The list of policy actions from the major central banks keeps getting longer, and today the Bank of Japan has added the purchase of “as many Japanese government bonds (JGBs) as necessary” so as to keep the 10-year rate at around zero percent.
This action is unlikely to impact many fixed income investors directly; JGBs are not widely held outside Japan, as they have tended to do little for investors’ portfolios. They are regarded as risk-free but have also been virtually return-free for a long time, and the BoJ has also sought to make them as volatility-free as possible. The yield curve in Japan is mildly positive with the base rate being a negative 10bp, but policy actions from the various authorities in Japan have in our view essentially killed the market for JGBs in recent years.
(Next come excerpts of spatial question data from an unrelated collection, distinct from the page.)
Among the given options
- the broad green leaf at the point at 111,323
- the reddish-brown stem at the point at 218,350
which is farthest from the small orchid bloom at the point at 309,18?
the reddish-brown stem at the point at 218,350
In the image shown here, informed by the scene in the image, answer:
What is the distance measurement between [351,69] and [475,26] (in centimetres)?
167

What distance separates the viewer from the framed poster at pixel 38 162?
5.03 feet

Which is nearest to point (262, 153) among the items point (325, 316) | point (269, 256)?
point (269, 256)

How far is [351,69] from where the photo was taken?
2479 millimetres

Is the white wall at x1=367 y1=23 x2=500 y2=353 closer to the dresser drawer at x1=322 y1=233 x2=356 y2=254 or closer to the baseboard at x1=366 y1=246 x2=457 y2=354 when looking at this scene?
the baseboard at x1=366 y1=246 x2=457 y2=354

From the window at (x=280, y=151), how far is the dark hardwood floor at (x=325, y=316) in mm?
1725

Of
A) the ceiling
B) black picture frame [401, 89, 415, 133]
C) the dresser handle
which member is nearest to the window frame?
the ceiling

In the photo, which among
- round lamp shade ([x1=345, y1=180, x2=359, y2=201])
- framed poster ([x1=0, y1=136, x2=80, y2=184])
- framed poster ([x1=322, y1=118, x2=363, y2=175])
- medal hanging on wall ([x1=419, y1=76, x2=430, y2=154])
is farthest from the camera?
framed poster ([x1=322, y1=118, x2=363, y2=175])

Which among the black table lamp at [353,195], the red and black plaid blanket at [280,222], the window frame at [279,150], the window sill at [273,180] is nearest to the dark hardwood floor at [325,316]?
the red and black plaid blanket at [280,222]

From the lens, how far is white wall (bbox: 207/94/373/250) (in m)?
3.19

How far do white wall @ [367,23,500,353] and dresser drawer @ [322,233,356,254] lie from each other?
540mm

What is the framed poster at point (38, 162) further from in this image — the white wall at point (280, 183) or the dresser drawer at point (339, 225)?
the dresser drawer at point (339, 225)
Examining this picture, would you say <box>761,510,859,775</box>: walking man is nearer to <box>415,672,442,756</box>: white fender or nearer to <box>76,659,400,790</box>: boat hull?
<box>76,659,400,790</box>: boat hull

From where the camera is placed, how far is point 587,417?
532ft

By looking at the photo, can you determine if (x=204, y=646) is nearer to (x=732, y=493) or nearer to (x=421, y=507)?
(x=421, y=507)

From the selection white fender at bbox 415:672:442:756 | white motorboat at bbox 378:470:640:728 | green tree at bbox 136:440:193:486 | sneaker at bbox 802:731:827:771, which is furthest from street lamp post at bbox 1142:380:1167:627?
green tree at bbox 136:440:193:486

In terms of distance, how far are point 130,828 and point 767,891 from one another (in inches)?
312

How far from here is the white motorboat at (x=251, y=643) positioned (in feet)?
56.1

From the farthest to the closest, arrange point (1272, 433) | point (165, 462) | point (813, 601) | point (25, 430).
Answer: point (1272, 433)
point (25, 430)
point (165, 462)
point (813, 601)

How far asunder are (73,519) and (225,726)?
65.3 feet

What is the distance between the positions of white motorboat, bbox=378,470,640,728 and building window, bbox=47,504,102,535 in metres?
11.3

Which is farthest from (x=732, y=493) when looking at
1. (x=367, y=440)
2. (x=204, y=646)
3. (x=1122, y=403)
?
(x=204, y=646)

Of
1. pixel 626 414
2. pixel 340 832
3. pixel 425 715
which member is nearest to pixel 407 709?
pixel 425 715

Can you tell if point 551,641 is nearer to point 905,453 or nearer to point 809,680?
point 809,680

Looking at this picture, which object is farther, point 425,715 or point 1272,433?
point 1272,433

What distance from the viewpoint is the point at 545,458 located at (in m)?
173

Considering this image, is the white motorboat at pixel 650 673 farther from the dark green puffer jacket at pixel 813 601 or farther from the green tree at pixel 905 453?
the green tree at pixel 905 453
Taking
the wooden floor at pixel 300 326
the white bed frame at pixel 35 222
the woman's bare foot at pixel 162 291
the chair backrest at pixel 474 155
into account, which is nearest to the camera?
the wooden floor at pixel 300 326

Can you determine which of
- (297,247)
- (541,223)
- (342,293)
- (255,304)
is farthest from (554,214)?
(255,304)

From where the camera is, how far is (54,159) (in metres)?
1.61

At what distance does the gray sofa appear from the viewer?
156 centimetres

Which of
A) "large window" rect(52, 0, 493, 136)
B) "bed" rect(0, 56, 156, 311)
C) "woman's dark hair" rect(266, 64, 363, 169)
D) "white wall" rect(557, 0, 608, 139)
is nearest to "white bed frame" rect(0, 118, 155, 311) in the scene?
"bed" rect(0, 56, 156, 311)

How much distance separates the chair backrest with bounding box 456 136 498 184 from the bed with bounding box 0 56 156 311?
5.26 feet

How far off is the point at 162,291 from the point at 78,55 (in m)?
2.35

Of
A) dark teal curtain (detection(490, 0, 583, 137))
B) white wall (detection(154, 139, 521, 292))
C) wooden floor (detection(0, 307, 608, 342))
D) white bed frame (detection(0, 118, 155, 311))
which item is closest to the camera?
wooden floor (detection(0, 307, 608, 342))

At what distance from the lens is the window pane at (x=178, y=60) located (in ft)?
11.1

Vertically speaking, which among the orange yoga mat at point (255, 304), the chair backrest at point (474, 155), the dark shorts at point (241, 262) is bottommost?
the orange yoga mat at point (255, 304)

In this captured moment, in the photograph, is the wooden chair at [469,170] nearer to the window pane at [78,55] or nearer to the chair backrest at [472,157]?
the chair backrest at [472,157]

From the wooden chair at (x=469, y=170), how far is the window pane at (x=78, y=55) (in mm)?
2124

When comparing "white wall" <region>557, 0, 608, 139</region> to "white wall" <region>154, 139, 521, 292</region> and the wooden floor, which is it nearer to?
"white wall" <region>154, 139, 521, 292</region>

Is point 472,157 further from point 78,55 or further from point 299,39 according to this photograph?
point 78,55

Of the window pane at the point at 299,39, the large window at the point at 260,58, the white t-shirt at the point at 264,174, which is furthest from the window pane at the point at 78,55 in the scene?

Despite this, we think this latest action from the BoJ is worthy of fixed income investors’ attention, since it could have important ramifications for more widely held bonds. In targeting the 10-year rate, the central bank has acknowledged the higher government borrowing requirement as a consequence of COVID-19. Yield curve control is not new to the BoJ, which took up the practice in 2016, but this time it has explicitly linked its activity to the requirements of funding the deficit, which is new and important.
We see yield curve control as a likely next step for central banks around the world and another step towards a very different future for government bond markets.
Policymakers around the world have taken their official policy rates to as low as they are comfortable going, in our view. Bond investors have taken government bond yields to levels only just above these policy rates. However, we (along with everybody else) expect a huge amount of supply coming in these markets as a result of government borrowing to fund their enormous fiscal expansion, and a return of inflation would of course have a very negative impact on returns from fixed-rate government bonds.
We just cannot see longer dated government bonds being attractive to real money investors in going forward, and we would expect them to seek shelter in the short end, where they can still benefit from the liquidity of government bonds without taking the potential volatility from inflation risk or supply indigestion.
This begs the question, who will buy the long end? You guessed it – central banks. We think they will be the major investor in longer dated government bonds for years to come; by yield curve targeting they will dampen volatility as well as helping taking down the enormous supply that will become commonplace.
At the moment it is just the BoJ that is targeting yields along its government yield curve, but we expect others to follow.
The last hurrah for government bond investors may still be ahead of us, but once it does happen, the sad news is that they will become risk-free, return-free and virtually volatility-free, at least while central banks remain the dominant buyers.